🍒🍒🍒
Party sederhana Keenan berlangsung hingga jam 9 malam. Setelah Keenan bersikeras menghentikan permainan truth or dare yang baru berlangsung beberapa menit, akhirnya mereka memutuskan untuk tidak bermain apapun, melainkan hanya berbincang ringan sambil makan.
Fabian kini bertinggah canggung terhadap Nala, begitupun dengan gadis itu. Fabian merasa jika ia bertindak terlalu ceroboh, sedangkan Nala sendiri, cukup terkejut dengan aksi terang-terangan Fabian.
Ketidaknyamanan Fabian semakin bertambah ketika ia diminta untuk pulang cepat, sementara Nala masih dicegat oleh Keenan untuk pulang.
"Nal, gue sudah harus pulang, ayo kita balik."
Nala mengangguk dan bersiap hendak berdiri. Namun, belum sempat gadis itu mengangkat tubuhnya, Keenan langsung menarik pelan lengannya hingga Nala terduduk. "Lo bisa pulang duluan, Fab," ujar Keenan.
Nala tentu menoleh dengan kening mengernyit. "Loh, dia kan datangnya sama gue."
"Lo ntar biar gue yang antar pulang."
Nala semakin bingung.
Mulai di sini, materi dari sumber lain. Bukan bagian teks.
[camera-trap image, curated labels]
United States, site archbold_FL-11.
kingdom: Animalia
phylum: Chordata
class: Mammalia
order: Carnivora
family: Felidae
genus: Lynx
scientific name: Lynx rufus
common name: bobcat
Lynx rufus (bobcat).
Fabian hendak menyahut, tapi Nala lebih dulu berkata, "Duluan aja, Fab, enggak papa. Gue nanti balik bareng mereka."
"Tapi, Nal-"
"Nala sama gue. Lo enggak perlu khawatir." Keenan sudah mengeluarkan suara berat dan ekspresi datarnya. Bahkan Jessica, Fano serta Gio sempat saing lirik.
Nala merasakan genggaman Keenan sangat erat di pergelangan tangannya. Pria itu bahkan melarangnya beranjak dari tempat duduk saat ia hendak melepas kepulangan Fabian.
Saat Fabian sudah keluar dari apartemen Keenan. Nala merasa harus mengirimkan pesan singkat pada pria itu sebagai bentuk kekhawatiran dan tidak enaknya. Tapi, lagi-lagi aksinya itu ditangkap basah oleh Keenan.
"Chat siapa?"
Nala terperanjat kaget. "Fabian," sahutnya jujur.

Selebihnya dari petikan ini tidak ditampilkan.